Beijing — Chinese authorities ordered a cover-up of a tainted milk scandal that has poisoned tens of thousands of babies because they feared social unrest if the news was made public, the Daily Telegraph has learned.
Senior officials gave the order to Sanlu, the company whose poisoned milk powder is said to be responsible for at least four deaths and illnesses in almost 53,000 infants.
The company, based in Shijiazhuang, met city officials three times to explain the extent of the crisis. Present were local representatives of the General Administration of Quality Supervision, Inspection and Quarantine, China’s national product safety watchdog.
AQSIQ had already carried complaints on its Web site from a doctor concerned about the numbers of children fed with Sanlu milk who were suffering from kidney stones.
Yet despite Sanlu’s warnings that its baby formula was contaminated with the chemical melamine, no recall notice was issued to consumers.
The central government had issued orders to suppress “bad news” during the period of the Olympic Games, which were starting that week.
The authorities were also concerned about the effect on “social stability” — a euphemism for public protest — according to a source briefed by those present.

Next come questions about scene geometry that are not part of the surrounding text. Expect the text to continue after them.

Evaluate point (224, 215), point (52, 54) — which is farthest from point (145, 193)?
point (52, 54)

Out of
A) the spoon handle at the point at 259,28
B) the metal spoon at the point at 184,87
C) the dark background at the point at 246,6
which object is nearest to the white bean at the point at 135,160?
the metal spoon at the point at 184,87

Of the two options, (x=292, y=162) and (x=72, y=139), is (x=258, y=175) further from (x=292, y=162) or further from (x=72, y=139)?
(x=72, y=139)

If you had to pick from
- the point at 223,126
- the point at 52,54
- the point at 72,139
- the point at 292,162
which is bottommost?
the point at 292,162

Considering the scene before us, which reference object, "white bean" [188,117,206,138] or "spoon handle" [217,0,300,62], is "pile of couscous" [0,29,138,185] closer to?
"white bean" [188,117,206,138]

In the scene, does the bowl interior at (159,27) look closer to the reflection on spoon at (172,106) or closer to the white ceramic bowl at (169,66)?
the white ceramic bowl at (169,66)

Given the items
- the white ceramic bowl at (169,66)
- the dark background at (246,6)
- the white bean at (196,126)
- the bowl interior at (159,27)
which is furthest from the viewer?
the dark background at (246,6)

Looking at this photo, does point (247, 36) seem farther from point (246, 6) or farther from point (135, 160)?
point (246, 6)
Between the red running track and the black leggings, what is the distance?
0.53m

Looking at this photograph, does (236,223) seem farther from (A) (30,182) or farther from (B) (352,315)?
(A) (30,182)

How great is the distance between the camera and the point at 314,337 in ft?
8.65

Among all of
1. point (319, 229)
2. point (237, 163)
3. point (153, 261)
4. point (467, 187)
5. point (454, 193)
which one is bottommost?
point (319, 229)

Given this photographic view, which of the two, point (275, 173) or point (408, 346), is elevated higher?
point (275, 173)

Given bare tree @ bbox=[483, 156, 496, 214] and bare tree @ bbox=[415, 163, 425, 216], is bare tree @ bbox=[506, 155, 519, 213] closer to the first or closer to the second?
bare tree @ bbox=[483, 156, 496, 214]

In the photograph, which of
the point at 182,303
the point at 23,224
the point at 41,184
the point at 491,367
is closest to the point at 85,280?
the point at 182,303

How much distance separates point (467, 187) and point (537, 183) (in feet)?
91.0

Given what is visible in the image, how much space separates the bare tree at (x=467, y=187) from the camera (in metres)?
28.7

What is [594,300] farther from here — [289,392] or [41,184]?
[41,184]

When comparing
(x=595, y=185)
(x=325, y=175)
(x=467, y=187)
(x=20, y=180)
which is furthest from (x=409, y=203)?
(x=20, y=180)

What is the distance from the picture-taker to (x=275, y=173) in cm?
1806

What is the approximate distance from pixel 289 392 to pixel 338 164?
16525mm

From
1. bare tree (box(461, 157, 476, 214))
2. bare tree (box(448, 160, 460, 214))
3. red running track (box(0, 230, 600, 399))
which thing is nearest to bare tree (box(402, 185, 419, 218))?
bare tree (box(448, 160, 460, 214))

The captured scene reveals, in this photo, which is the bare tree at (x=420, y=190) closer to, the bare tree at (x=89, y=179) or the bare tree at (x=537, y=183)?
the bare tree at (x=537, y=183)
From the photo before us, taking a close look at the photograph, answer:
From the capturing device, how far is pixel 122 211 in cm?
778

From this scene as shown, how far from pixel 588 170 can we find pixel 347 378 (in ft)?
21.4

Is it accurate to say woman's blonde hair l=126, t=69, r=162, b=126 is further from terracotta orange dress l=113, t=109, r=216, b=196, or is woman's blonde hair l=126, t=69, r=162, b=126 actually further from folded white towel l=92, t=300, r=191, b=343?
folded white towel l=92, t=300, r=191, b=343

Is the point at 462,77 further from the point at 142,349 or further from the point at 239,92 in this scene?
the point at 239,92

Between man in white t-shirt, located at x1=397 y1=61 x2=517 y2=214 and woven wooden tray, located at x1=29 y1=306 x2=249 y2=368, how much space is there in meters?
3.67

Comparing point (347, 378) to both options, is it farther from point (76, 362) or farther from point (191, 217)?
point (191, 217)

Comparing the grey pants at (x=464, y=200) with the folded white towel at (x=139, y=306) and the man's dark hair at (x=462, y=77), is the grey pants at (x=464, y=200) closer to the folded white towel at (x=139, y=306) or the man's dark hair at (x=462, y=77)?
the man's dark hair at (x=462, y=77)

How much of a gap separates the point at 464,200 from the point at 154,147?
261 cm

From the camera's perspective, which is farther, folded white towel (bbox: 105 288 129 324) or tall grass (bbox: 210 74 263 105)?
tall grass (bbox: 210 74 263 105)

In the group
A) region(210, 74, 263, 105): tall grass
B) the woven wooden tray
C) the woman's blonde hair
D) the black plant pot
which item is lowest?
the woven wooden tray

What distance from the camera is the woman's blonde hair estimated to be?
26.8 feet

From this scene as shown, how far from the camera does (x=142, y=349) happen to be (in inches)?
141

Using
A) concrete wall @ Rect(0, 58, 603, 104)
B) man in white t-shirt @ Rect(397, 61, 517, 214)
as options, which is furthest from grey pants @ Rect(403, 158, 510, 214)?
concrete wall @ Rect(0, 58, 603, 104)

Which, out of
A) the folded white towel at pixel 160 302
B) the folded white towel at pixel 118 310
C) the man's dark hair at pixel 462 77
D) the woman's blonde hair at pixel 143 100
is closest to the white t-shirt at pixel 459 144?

The details of the meetings are the first confirmation that the cover-up was deliberate policy and not bureaucratic inertia.
Supermarket shelves have been cleared of products made from Chinese milk from Taiwan to east Africa.
The details also raise questions for Fonterra, the New Zealand company that has a 43% stake in Sanlu and three of seven directors on the board, which had representatives at the meetings.